**** EXTRACT PROVIDED ****
MCDONNELL v. NEW JERSEY TRANSIT RAIL OPERATIONS
Filing
59
OPINION Signed by Judge Katharine S. Hayden on 6/16/21. (cm, )
NOT FOR PUBLICATION
UNITED STATES DISTRICT COURT
DISTRICT OF NEW JERSEY
BRIAN J. McDONNELL,
Plaintiff,
Civil No.: 17-7698 (KSH) (CLW)
v.
NEW JERSEY TRANSIT RAIL
OPERATIONS,
OPINION
Defendant.
Katharine S. Hayden, U.S.D.J.
Brian J. McDonnell has sued his employer, New Jersey Transit Rail
Operations (hereafter “NJT”), on the basis of age discrimination and retaliation
under the Age Discrimination in Employment Act (“ADEA”), 29 U.S.C. § 621
et seq., and the New Jersey Law Against Discrimination (“NJLAD”), N.J.S.A.
10:5-1 et seq. NJT moves to dismiss the federal claims and asks the Court to
decline to exercise supplemental jurisdiction.
**** DATA PROVIDED ****
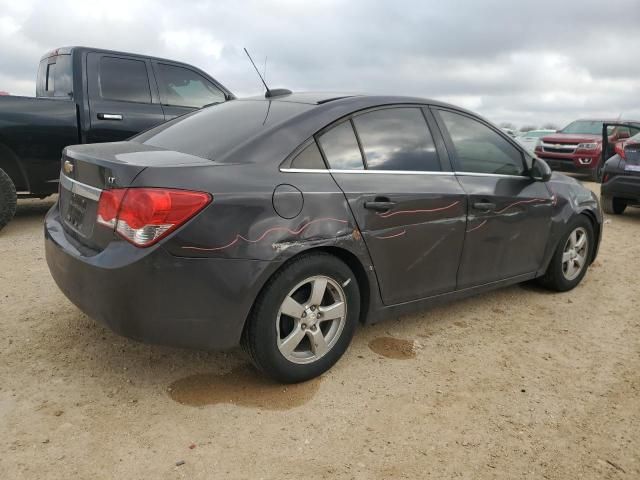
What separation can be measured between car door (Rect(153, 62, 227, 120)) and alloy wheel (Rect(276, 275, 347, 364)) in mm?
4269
****
**** DATA PROVIDED ****
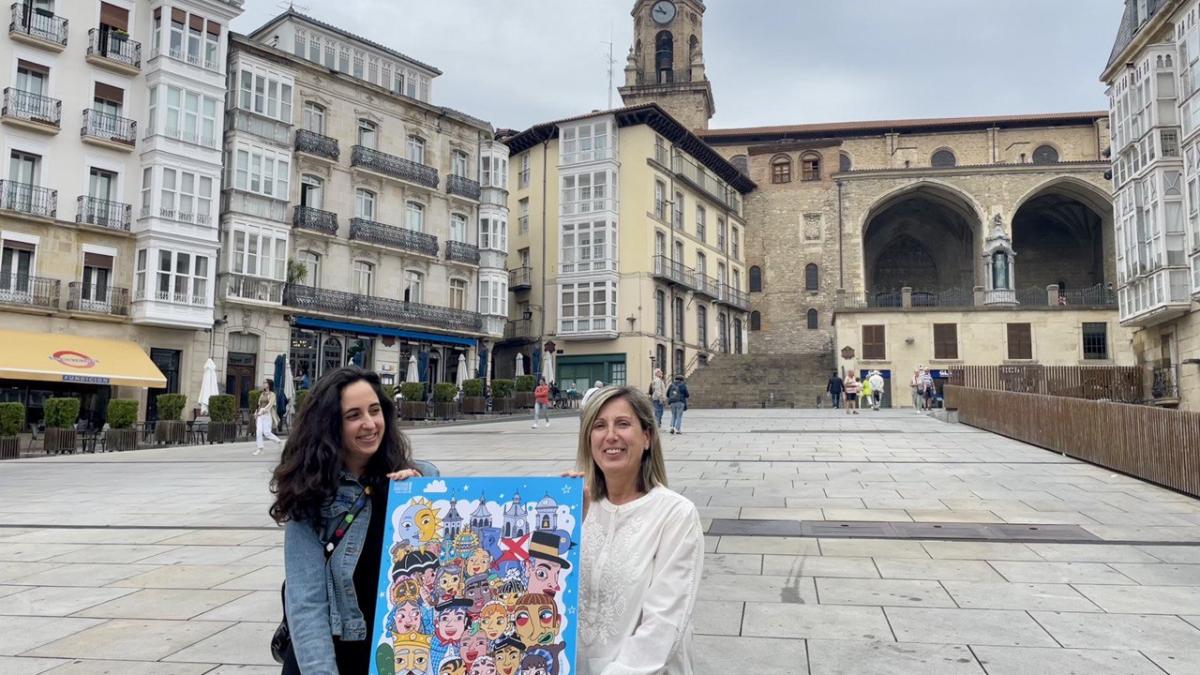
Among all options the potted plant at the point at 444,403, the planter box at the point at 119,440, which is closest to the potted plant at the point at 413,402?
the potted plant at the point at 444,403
****
## EXERCISE DIRECTIONS
From the court opinion, copy out everything from "Katharine S. Hayden, U.S.D.J." down to "exercise supplemental jurisdiction.".

## COMPLETED TASK
Katharine S. Hayden, U.S.D.J.
Brian J. McDonnell has sued his employer, New Jersey Transit Rail
Operations (hereafter “NJT”), on the basis of age discrimination and retaliation
under the Age Discrimination in Employment Act (“ADEA”), 29 U.S.C. § 621
et seq., and the New Jersey Law Against Discrimination (“NJLAD”), N.J.S.A.
10:5-1 et seq. NJT moves to dismiss the federal claims and asks the Court to
decline to exercise supplemental jurisdiction.